Jio Financial Services (JFSL), the separated financial unit of Reliance Industries, encountered its second consecutive day of reaching the lower circuit due to continuous passive fund selling.

Jio Financial Services is now set to be excluded from all relevant exchange indices starting August 28, rather than the previously planned August 23. The Index Committee decided to delay the removal due to the stock hitting the lower circuit limit for two days in a row. This information was conveyed through a notice posted by the BSE.

The company’s shares were locked at ₹236.45 on the NSE after declining by 5%, and on the BSE, the stock closed at ₹239.2 per share.

Read: Jio Financial Services to optimise digital opportunities: Chairman K.V. Kamath

In this podcast episode, Nabodita Ganguly discusses the recent decline in the shares of Jio Financial Services Limited (JFSL) with K S Badri Narayanan, Market Editor.

The decline is attributed to index fund selling due to SEBI’s norm that index funds should only invest in stocks as part of the index. JFSL was removed from the index, causing liquidity and NAV volatility for mutual funds.
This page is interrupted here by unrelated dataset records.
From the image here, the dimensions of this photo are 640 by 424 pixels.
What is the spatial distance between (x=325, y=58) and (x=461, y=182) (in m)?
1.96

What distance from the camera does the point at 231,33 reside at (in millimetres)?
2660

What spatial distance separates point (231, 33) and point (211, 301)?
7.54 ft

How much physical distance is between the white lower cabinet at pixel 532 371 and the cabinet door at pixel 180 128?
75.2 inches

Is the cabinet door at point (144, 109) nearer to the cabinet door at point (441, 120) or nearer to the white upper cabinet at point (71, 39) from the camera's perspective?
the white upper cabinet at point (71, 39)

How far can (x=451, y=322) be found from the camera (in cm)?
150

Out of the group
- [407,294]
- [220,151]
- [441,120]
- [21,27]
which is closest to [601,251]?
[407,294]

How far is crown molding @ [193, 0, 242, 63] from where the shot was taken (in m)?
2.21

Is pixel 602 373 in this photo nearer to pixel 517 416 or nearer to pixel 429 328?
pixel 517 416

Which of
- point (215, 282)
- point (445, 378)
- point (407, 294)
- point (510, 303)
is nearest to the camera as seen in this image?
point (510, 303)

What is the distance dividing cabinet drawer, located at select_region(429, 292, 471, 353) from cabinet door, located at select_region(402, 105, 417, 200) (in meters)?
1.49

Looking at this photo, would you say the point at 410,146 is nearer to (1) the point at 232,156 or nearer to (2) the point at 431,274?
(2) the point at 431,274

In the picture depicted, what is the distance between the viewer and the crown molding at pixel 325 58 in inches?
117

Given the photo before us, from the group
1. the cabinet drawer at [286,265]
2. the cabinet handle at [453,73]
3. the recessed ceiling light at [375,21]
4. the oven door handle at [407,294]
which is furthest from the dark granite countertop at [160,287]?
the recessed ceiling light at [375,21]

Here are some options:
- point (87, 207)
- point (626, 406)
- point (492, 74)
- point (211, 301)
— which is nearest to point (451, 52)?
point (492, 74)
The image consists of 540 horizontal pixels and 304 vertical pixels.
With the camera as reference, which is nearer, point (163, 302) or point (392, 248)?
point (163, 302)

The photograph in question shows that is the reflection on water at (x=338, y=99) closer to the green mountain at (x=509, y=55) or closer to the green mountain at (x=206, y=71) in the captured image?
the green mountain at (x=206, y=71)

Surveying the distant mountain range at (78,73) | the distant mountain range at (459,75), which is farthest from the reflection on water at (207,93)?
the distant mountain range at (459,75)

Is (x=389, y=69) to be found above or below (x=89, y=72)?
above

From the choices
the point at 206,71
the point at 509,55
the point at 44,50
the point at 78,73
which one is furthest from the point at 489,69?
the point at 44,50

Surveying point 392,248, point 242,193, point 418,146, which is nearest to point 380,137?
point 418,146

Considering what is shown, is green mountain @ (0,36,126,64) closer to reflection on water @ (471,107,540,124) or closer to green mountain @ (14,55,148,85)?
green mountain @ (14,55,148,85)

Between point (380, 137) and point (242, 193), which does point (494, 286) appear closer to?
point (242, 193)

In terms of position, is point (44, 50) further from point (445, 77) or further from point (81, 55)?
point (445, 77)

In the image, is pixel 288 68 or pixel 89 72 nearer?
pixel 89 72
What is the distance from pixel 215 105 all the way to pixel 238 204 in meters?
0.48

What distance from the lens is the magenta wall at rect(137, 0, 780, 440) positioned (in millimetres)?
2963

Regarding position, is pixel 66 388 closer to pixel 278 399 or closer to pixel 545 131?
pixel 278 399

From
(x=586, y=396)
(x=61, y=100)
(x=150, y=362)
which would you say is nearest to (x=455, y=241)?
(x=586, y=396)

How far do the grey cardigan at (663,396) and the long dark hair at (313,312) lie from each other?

Read: Weaker than expected listing shows Jio Financial has much ground to cover

Narayanan explains that JFSL will be reintroduced in the index, alleviating the selling pressure. He suggests that long-term investors need not worry, while short-term investors can buy during dips and sell after recovery.

The impact on the market is expected to be minimal. Narayanan also talks about LIC’s stake in JFSL and its inclusion in various indices, highlighting the prospect of JFSL’s growth in the NBFC sector. The discussion sheds light on JFSL’s market entry, its recent fall, and the factors shaping its future.